++++ Data provided
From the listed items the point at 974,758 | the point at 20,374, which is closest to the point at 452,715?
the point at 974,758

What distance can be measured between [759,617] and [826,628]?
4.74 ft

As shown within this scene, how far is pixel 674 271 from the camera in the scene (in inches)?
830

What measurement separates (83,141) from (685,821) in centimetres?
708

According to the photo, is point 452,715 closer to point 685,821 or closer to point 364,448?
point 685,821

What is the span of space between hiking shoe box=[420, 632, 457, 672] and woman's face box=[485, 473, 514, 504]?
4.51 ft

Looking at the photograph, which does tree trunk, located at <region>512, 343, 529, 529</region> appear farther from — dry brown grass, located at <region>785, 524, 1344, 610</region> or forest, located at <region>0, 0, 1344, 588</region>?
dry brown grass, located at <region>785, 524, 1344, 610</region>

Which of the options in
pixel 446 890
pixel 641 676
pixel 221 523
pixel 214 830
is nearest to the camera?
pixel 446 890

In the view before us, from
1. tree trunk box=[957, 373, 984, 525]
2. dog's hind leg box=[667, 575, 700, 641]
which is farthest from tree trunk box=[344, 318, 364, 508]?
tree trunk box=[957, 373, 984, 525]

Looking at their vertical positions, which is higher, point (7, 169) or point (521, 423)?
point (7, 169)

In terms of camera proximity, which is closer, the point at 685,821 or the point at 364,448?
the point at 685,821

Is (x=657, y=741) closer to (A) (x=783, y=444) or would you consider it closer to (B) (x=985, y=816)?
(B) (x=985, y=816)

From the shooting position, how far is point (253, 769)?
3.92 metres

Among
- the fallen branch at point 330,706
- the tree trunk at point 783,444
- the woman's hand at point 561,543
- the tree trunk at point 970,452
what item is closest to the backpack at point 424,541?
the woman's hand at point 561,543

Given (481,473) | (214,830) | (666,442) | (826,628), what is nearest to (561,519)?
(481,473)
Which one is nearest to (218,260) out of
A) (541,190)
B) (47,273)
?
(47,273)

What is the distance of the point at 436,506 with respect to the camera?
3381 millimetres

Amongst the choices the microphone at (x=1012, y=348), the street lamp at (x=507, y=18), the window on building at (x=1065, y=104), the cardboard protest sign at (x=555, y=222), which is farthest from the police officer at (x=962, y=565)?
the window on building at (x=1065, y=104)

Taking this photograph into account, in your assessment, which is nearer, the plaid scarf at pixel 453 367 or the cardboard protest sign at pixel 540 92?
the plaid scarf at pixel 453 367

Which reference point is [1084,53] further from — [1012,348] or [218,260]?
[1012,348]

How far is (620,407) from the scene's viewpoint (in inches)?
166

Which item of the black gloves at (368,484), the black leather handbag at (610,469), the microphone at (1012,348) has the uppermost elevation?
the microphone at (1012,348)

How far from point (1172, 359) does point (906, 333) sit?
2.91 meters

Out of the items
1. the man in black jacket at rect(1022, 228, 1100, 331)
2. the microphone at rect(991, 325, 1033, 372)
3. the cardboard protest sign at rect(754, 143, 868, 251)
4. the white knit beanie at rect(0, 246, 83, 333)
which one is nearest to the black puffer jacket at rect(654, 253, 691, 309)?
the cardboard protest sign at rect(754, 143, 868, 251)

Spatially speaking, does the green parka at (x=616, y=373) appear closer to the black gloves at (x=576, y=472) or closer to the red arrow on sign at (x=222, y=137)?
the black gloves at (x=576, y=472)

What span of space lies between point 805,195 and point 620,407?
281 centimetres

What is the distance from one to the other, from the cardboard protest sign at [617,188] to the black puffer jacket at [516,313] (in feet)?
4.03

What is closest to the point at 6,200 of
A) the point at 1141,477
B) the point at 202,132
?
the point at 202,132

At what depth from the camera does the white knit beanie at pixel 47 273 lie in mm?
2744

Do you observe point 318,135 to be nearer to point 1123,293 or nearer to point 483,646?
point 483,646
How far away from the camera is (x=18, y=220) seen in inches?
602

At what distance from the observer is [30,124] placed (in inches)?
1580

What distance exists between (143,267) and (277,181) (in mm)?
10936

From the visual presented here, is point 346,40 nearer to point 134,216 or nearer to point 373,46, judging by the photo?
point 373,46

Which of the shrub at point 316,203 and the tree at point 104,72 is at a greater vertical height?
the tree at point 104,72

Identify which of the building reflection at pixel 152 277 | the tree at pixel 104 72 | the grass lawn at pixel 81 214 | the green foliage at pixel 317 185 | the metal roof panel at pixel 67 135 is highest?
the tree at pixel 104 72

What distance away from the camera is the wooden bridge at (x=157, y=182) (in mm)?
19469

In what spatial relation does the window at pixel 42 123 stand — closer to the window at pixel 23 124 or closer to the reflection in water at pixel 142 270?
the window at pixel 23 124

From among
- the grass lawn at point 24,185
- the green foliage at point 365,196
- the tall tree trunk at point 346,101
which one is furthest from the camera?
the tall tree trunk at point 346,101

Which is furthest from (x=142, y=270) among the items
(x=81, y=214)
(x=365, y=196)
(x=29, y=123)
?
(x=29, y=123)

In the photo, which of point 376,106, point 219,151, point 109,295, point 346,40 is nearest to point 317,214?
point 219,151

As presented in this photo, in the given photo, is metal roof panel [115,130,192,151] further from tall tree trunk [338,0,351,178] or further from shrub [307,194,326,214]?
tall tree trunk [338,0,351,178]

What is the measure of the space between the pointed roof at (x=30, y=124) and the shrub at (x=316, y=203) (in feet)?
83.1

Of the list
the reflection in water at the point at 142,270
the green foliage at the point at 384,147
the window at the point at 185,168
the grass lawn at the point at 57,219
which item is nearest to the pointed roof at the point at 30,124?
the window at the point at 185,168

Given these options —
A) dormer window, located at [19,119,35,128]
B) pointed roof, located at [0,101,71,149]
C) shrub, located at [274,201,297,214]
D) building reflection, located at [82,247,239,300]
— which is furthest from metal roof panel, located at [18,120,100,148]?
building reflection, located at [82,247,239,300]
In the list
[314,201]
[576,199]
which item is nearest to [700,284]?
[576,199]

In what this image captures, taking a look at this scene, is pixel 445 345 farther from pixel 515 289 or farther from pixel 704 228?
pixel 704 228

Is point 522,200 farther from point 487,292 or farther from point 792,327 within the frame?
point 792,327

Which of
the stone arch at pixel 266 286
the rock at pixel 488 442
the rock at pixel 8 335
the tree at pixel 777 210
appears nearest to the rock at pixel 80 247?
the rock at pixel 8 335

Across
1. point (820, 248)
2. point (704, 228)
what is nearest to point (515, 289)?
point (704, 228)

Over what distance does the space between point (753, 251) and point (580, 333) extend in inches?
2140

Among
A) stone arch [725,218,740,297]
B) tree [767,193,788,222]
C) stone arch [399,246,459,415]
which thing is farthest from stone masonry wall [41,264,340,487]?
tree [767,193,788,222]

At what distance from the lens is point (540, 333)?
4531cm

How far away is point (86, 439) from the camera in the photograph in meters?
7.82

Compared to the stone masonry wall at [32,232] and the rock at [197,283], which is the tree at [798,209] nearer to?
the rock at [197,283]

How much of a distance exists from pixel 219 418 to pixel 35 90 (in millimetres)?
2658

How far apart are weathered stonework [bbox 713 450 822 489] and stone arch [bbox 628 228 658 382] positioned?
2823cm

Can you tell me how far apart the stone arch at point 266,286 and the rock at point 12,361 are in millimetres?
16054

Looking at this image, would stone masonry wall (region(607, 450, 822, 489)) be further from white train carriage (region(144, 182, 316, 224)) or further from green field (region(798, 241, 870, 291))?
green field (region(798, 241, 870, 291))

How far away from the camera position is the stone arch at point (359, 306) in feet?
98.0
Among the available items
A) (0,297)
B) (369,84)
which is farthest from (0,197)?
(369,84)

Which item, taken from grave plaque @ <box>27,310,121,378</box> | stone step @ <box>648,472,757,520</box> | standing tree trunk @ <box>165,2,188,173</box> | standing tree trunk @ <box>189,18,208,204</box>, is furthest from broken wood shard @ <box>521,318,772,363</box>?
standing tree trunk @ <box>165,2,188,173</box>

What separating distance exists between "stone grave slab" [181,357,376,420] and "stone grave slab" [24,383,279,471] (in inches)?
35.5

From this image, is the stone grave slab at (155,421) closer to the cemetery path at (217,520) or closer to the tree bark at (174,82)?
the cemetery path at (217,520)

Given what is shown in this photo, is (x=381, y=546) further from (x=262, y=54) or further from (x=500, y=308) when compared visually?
++++++++
Task to carry out:
Copy the items verbatim, beginning at the line containing "Out of the items" and continuing through the line containing "4. the white", both lines included.

Written solution:
Out of the items
1. the man in black jacket at rect(1022, 228, 1100, 331)
2. the microphone at rect(991, 325, 1033, 372)
3. the cardboard protest sign at rect(754, 143, 868, 251)
4. the white knit beanie at rect(0, 246, 83, 333)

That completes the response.